The President stated in a speech on Tuesday, “Sadly, the United States Senate, designed to be the world’s greatest deliberative body, has been rendered a shell of its former self.” A 36-year veteran of the Senate, Biden stated he respects the Senate’s traditions, though he concluded the filibuster was standing in the way of majority rule. (Read Subject’s primer on the filibuster here). Relatedly, Biden raised alarm on the matter of voting rights, citing the Jan. 6 attack on the Capitol and efforts to overturn a democratic election. The President warned that Congressional inaction could be a mortal blow to American democracy. “The goal of the former president and his allies is to disenfranchise anyone who votes against them, simple as that. Your vote won’t matter. They’ll just decide what they want and then do it. That’s the kind of power you see in totalitarian states, not in democracies.”

Sixteen universities are being sued by former students alleging violation of antitrust laws.

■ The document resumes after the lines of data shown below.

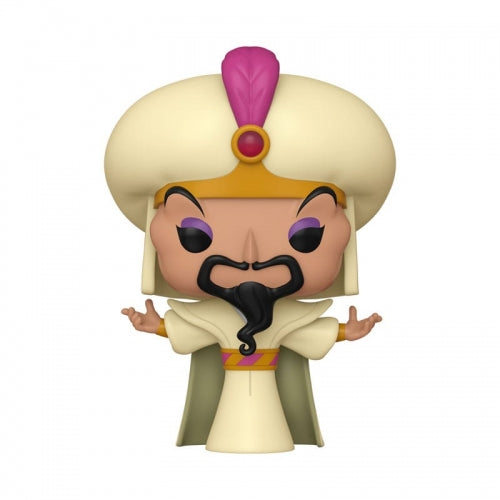 Disney Villains – Figurine POP! Jafar 9 cm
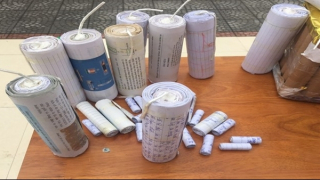 Ba ngày nghỉ Tết, có 63 trường hợp khám, cấp cứu do pháo nổ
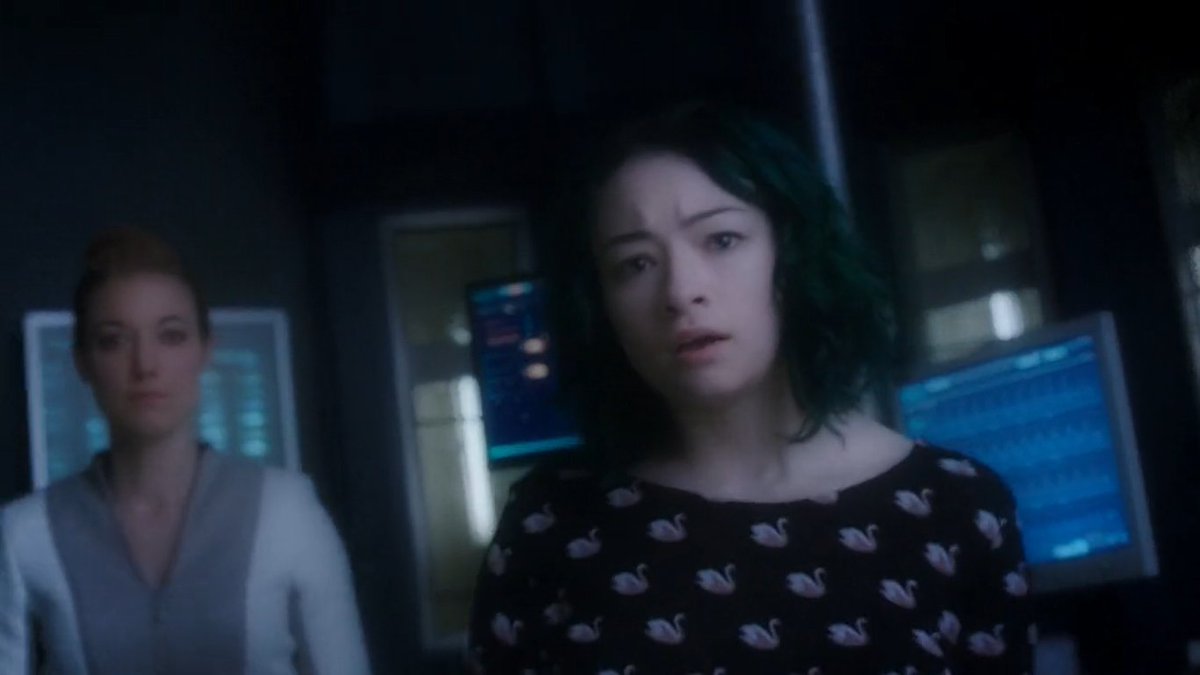 darkmatterfan3's tweet photo. ๐๐ : ๐๐ผ๐ถ๐ป๐ด ๐ข๐๐ ๐๐ถ๐ด๐ต๐๐ถ๐ป๐ด (๐ฎ๐
๐ฌ๐ต) #18
๐๐ถ๐ฟ ๐ฑ๐ฎ๐๐ฒ: Aแดษขแดsแด 26, 2016
#DailyDarkMatter #DarkMatterSeason2 #CanadianScifi #RazaCrew #SciFi #goingoutfighting #JodelleFerland #ZoiePalmer #DarkMatter https://t.co/WYmW334hGh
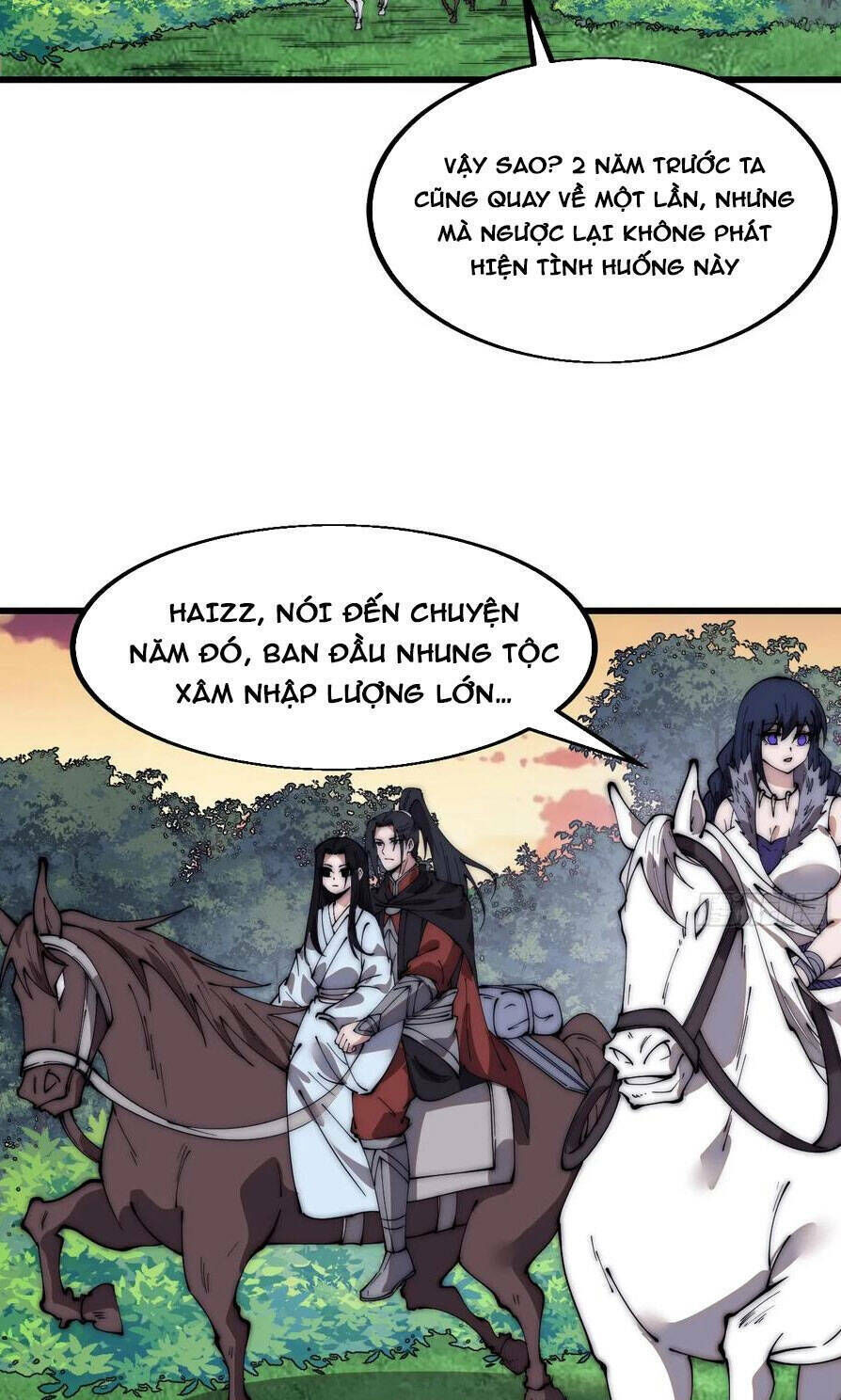 ta có một sơn trại chapter 592 - Next chapter 593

A lawsuit alleges that sixteen private universities, including Caltech, Columbia, Georgetown, MIT, Northwestern, and Penn, colluded to fix prices and deny financial aid to students in need. The 1994 Improving America’s Schools Act allows colleges to work together to determine financial aid formulas, but only as long as they don’t consider students’ financial need when creating these formulas. The schools in question are alleged to have broken that law by taking student’s financial situations into account and proceeding to create a formula that harmed students who needed assistance. The parties filing the lawsuit are requesting a class-action suit in an effort to obtain financial restitution for any student harmed by the collusion from 2003 to the present.

A second Buffalo Starbucks has voted to unionize.

After the Elmwood Avenue Starbucks became the first Starbucks in the country unionize, the staff of a Cheektowaga location voted 15-9 on Monday in favor of joining Workers United, part of the Service Employees International Union. Starbucks has ten days after the vote to file an appeal to the National Labor Relations Board. If they don’t, or if an appeal is denied, Cheektowaga will join the Elmwood Ave. location as a unionized shop. The Elmwood union vote sparked a nationwide movement, with Starbucks locations in seven states—and four more in the Buffalo area—planning union votes in the near future.